Sigh... I am bad enough in relating a face to a name -- it's all a huge unorganised pile up there in my brain. And doesn't look like things are going to be any easier.

And hey, no offence meant to all the straight-haired women out there! All in good spirit :)

Saturday, June 03, 2006

Haunting Himesh!

I sure thought the Reshammiya song was ghastly. But now it turns out it is also ghostly! :) Read about it here.

Friday, June 02, 2006

Half of me

I have said this before, and I will say it again: Let us abolish the phrase "better half".

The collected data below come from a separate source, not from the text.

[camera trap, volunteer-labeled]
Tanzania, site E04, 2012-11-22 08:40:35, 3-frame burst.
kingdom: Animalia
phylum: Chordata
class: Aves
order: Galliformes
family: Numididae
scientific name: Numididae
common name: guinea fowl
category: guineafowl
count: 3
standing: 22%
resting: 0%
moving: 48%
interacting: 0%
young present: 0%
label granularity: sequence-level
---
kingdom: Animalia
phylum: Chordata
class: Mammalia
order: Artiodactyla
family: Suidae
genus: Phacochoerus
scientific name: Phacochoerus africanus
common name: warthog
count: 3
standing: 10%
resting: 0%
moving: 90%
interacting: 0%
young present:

Two years ago, I was One. An individual. People asked, "How are you?" Then one day, my identity was halved. And as though that wasn't enough, the other half was known as the better half. I became the not-so-good half. Now people ask, "How is your better half?" It is an entirely different story that they don't bother asking how I am.

It is all very well to say that love is all about one soul in two bodies and that in marriage the husband and wife are one. I still am one single person, you see. I have not halved myself. I do not have another half. Moreover, how dare someone say that I got married to half a person? Hell, he is just as whole as I am.

So, the next time someone asks me about better halves, well, I will direct her/him to this post. :)

Tuesday, May 30, 2006

Wanted: An invention

Scene 1: The signal is red. The digital counter says there are 96 seconds to go before the lights change. A taxi guy some three vehicles deep is honking.
My reaction: To go up to the obviously blind driver, shake him by the shoulder and scream "why why why???" Ummm... no, actually, I only think I should do that, don’t ever do it.

Scene 2: It’s a oneway. Traffic at snail’s pace. Everyone headed in the same direction. A moron in an SUV with horns blaring and lights flashing trying to nudge you out of the way. And you stuck with nowhere to move, no space to give way.
My reaction: To march up to the chap (the traffic is anyway nearly at a standstill), drag out the driver, point out the lack of space and scream "where the hell do you want to go???" Again, that is only what I should be doing, not what I do.

Someone please explain to me -- why do people honk like this? It can’t always be an emergency and a case of life and death. Also, can someone please invent a vehicle armour that will reflect all the sound waves produced by a horn back to the source? At least then the horn happy buggers will realise what they are doing.

Monday, May 29, 2006

Mon-soon!!

The wind has in it a hint of chill carried over from far away lands. Smoky clouds line the sky at all times. My plants have all inclined to one side, having finally given up the battle of standing straight against the beating wind. Clear signs that it is MONSOON!! Couldn't be sooner! :)
What is it about the monsoon and the homesick mind? Maybe because it never rains anywhere like it rains back home. No sight will be as enticing as water collecting under the mango tree in the front yard, as seen from the window of your cosy room. No where else will you find a similar green, as seen from the terrace of my home after a shower.
But twirling my umbrella and plodding along MG Road, unwittingly caught in a channel of filthy water gushing to meet more filthy water, I can't but hum. It is, after all, monsoon.
Talking of monsoon, there was recently a photo exhibition of rains in the Malabar region of Kerala. Photographs by my friend, NP Jayan. Read about it here, and take a look at his work here.

Sunday, May 28, 2006

Kick off

After hours and hours of reading blogs, wondering about the people behind the blogs, about how much the blog spoke of the person, I finally give in to temptation, peer pressure, and all the rest of it. Have roped in unsuspecting San also into it. :)
Hmmm... Let's see where this goes from here.